The right to purchase these lands is given by the sections last referred to "under rules and regulations prescribed by the Secretary of the Interior."

I think the expediency and propriety of disposing of these lands for the purposes specified should in each case be determined by the Secretary of the Interior, as well as the rules and regulations governing such disposition.

The objections to the bill, however, which appear to be the most serious are found in its fifth and last section, which provides:

That any State or any county or district organization duly organized under the laws of any State or Territory may apply for any of the storage-reservoir sites not reserved by the United States, situated on unentered public lands, for the storage of water for irrigating, mining, or other useful purposes, whereupon the Secretary of the Interior shall set aside and withdraw from public sale or other disposition such site or sites and permit the use thereof for either or all of such purposes.

These provisions do not seem to be in harmony with prior laws by which, under certain conditions, arid lands may be conveyed to States for the purpose of irrigation, and it is not clear what is intended by the words "any of the storage-reservoir sites not reserved by the United States."

The apparent purpose and effect of the section is to give to the organizations mentioned the right to select such land as may present eligible reservoir sites not reserved and upon unentered lands, and demand of the Secretary of the Interior a grant of the same, leaving no discretion on the subject to him or to any other officer of the Government; and these grants are to be made without any compensation to the Government and without any specific requirement of the amount or kind of work to be done or improvements to be made upon such sites.

The grants may be demanded not only for the storage of water for irrigating purposes, but for "mining and other useful purposes." Inasmuch as no officer of the Government is vested with any discretion in the premises, the pretext that the "purpose" to be accomplished is "useful" might result in the use of these sites in a manner prejudicial to the surrounding public domain and destructive of the utilization of such sites for irrigating purposes.
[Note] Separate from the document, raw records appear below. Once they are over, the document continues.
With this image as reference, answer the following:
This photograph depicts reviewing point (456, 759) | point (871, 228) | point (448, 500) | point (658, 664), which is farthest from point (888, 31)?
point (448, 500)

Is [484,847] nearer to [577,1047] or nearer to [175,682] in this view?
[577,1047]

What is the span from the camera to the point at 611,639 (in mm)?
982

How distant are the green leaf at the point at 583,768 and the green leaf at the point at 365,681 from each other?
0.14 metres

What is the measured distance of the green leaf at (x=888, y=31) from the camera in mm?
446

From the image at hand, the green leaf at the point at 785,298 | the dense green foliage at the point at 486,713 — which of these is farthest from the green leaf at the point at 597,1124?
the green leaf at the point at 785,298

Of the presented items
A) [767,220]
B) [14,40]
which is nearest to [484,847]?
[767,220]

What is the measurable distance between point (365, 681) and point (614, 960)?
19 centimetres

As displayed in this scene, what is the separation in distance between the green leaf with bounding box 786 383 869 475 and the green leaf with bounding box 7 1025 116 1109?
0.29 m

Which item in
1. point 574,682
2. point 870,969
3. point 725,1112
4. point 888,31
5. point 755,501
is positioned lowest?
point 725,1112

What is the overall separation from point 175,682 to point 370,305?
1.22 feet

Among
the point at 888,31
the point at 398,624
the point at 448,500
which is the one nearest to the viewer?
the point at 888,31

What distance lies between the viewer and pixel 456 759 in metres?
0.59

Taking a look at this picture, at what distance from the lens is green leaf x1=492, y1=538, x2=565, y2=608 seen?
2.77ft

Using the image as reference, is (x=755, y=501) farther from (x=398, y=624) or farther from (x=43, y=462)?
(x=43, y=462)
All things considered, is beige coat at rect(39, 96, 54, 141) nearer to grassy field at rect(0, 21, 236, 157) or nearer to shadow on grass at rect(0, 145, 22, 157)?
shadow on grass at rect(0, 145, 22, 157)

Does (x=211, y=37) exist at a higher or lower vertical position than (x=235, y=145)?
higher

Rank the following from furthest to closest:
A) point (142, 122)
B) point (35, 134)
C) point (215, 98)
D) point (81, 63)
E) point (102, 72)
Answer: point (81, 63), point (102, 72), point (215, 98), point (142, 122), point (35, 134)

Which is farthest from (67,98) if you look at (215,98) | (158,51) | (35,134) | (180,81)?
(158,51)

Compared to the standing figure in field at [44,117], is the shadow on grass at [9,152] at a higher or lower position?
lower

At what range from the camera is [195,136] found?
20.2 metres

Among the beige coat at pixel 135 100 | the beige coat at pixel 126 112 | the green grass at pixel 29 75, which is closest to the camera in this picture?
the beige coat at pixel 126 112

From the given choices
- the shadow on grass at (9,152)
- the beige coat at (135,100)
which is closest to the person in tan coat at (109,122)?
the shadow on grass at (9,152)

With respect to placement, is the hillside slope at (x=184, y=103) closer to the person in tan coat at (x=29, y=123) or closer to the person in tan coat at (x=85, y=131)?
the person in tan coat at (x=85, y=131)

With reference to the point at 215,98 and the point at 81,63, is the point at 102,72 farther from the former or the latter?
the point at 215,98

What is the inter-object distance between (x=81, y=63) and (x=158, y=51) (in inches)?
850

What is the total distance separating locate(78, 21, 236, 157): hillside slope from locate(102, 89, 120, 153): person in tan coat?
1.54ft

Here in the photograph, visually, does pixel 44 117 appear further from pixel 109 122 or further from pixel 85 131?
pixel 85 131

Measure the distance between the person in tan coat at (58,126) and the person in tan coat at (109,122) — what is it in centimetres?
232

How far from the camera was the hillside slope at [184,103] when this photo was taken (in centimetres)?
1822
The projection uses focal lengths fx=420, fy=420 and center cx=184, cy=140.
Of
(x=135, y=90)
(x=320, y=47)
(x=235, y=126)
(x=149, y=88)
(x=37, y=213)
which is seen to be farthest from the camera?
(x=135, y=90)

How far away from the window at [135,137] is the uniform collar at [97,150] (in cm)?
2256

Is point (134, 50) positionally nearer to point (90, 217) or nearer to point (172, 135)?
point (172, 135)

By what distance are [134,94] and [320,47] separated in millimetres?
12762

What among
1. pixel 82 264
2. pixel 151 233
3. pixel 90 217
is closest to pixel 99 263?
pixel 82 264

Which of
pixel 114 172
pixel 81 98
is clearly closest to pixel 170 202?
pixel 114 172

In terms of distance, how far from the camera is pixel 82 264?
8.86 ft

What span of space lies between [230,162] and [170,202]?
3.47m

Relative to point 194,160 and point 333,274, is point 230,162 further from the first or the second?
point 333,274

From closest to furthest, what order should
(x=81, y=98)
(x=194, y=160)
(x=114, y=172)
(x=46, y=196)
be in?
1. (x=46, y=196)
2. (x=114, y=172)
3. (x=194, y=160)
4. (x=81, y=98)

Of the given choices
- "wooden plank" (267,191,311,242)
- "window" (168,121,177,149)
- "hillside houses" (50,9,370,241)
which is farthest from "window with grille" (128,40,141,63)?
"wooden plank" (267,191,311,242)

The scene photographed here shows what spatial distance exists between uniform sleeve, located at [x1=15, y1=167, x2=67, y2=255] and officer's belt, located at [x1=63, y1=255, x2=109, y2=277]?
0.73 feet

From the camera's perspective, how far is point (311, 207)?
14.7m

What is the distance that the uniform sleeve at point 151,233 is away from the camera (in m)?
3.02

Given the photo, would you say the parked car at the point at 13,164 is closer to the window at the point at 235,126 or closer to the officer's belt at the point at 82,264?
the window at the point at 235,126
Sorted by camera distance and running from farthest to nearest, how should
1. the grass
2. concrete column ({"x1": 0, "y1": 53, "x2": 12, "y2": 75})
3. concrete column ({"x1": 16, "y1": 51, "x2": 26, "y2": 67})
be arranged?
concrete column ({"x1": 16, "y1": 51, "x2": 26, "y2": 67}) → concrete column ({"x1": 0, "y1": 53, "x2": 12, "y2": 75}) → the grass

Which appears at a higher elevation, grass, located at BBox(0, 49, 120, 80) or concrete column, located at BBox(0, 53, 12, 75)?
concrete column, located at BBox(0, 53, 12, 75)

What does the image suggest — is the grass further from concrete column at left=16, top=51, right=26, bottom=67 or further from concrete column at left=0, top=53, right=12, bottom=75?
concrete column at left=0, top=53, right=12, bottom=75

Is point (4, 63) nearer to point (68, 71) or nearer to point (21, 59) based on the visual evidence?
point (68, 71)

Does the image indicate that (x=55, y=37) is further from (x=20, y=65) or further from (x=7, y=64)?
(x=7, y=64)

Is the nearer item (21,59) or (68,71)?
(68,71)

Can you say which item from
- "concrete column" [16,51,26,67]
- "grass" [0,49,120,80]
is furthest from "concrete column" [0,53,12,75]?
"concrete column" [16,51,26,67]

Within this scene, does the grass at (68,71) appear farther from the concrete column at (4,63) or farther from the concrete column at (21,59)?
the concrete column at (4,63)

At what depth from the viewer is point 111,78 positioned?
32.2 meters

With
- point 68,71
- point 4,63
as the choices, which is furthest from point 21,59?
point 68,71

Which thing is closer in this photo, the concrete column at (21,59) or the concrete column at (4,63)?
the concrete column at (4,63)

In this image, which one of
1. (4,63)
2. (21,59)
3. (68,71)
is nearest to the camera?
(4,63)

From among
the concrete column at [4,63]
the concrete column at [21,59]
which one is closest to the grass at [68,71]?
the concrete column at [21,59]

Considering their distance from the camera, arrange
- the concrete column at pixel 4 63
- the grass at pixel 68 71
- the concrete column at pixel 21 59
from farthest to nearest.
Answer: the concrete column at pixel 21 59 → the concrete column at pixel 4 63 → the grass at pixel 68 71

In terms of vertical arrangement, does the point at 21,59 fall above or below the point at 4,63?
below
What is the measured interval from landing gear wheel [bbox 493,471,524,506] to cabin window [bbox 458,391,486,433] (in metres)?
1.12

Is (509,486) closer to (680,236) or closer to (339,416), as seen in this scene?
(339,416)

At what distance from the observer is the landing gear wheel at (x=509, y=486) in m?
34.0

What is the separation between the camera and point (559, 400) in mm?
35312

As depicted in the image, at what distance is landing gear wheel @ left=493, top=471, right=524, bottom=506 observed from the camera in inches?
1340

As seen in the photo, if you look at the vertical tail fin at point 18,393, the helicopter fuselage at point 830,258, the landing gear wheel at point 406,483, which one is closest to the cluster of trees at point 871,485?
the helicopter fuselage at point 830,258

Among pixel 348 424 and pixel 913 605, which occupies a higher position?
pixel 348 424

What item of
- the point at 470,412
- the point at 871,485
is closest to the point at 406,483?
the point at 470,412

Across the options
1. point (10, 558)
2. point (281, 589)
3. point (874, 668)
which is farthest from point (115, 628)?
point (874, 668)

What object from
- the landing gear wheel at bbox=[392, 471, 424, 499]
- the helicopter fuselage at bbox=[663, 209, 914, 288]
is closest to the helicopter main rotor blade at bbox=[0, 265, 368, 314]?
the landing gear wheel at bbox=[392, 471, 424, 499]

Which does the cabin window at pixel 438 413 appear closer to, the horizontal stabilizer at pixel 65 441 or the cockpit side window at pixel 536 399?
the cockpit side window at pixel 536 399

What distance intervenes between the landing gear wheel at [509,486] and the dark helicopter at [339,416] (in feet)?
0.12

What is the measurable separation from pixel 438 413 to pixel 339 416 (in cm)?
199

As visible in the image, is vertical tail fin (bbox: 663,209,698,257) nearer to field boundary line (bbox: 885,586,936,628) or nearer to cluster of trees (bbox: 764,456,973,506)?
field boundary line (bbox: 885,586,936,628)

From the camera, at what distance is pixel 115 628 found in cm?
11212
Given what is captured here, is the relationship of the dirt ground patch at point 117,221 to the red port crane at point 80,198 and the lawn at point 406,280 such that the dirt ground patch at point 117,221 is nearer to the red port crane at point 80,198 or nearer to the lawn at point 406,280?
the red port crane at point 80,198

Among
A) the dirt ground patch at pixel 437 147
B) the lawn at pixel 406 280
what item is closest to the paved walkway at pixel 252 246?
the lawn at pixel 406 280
The wise and prudent safeguards which have been incorporated in other legislation relating to the disposition of arid public lands and their irrigation seem to have been to such an extent overlooked in the construction of the bill under consideration that, in my judgment, if it should become the law a beneficent policy which the Government has entered upon in the interest of agriculture would be seriously endangered.

GROVER CLEVELAND.

EXECUTIVE MANSION, February 1, 1895.